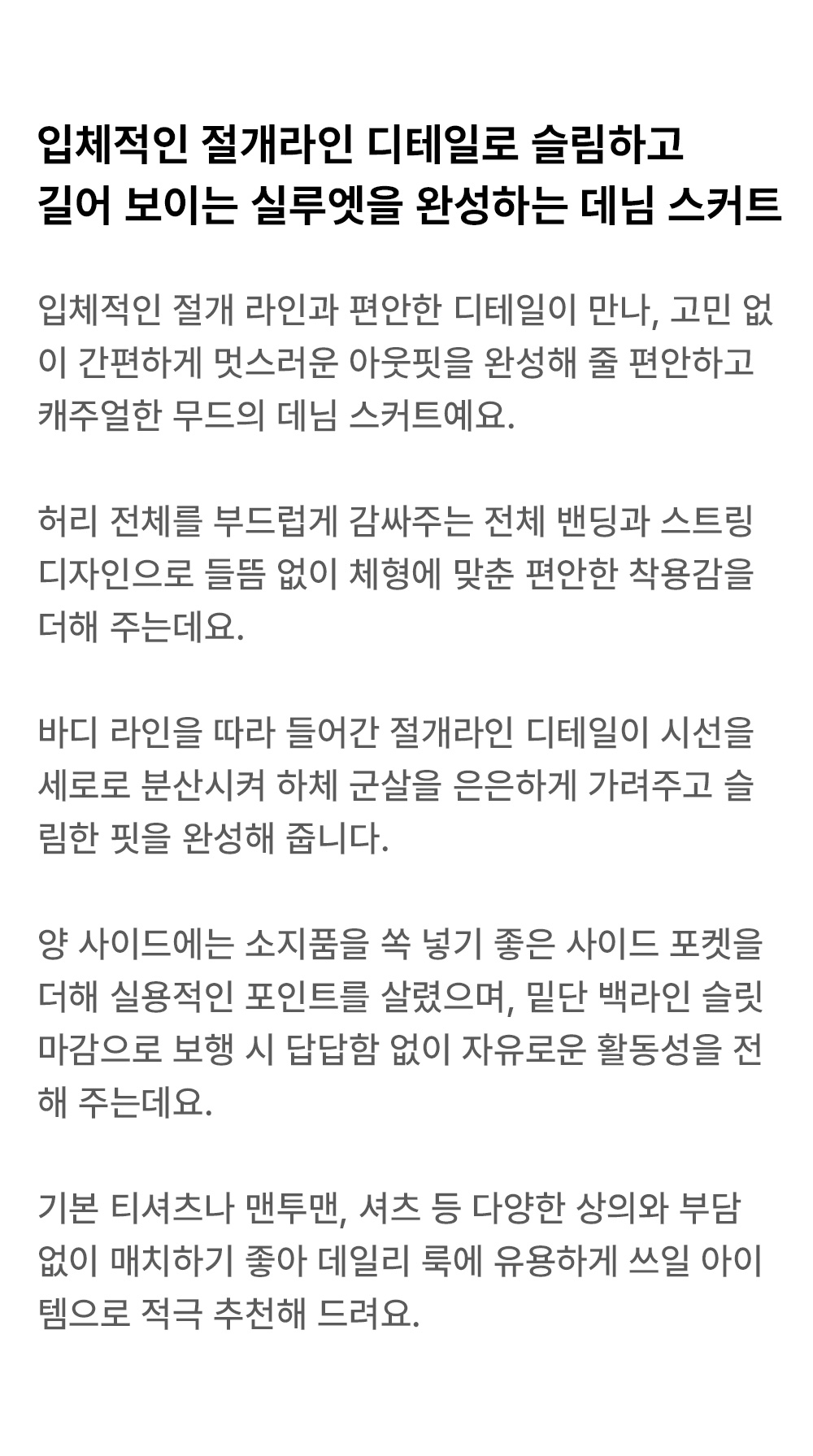 입체적인 절개라인 디테일로 슬림하고 길어 보이는 실루엣을 완성하는 데님 스커트

입체적인 절개 라인과 편안한 디테일이 만나, 고민 없이 간편하게 멋스러운 아웃핏을 완성해 줄 편안하고 캐주얼한 무드의 데님 스커트예요.

허리 전체를 부드럽게 감싸주는 전체 밴딩과 스트링 디자인으로 들뜸 없이 체형에 맞춘 편안한 착용감을 더해 주는데요.

바디 라인을 따라 들어간 절개라인 디테일이 시선을 세로로 분산시켜 하체 군살을 은은하게 가려주고 슬림한 핏을 완성해 줍니다.

양 사이드에는 소지품을 쏙 넣기 좋은 사이드 포켓을 더해 실용적인 포인트를 살렸으며, 밑단 백라인 슬릿 마감으로 보행 시 답답함 없이 자유로운 활동성을 전해 주는데요.

기본 티셔츠나 맨투맨, 셔츠 등 다양한 상의와 부담 없이 매치하기 좋아 데일리 룩에 유용하게 쓰일 아이템으로 적극 추천해 드려요.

□ □ □

- [Task to carry out]:
Could you reproduce the entries verbatim, leaving out all pictures?

- [Result of the task]:
 입체적인 절개라인 디테일로 슬림하고 길어 보이는 실루엣을 완성하는 데님 스커트

입체적인 절개 라인과 편안한 디테일이 만나, 고민 없이 간편하게 멋스러운 아웃핏을 완성해 줄 편안하고 캐주얼한 무드의 데님 스커트예요.

허리 전체를 부드럽게 감싸주는 전체 밴딩과 스트링 디자인으로 들뜸 없이 체형에 맞춘 편안한 착용감을 더해 주는데요.

바디 라인을 따라 들어간 절개라인 디테일이 시선을 세로로 분산시켜 하체 군살을 은은하게 가려주고 슬림한 핏을 완성해 줍니다.

양 사이드에는 소지품을 쏙 넣기 좋은 사이드 포켓을 더해 실용적인 포인트를 살렸으며, 밑단 백라인 슬릿 마감으로 보행 시 답답함 없이 자유로운 활동성을 전해 주는데요.

기본 티셔츠나 맨투맨, 셔츠 등 다양한 상의와 부담 없이 매치하기 좋아 데일리 룩에 유용하게 쓰일 아이템으로 적극 추천해 드려요.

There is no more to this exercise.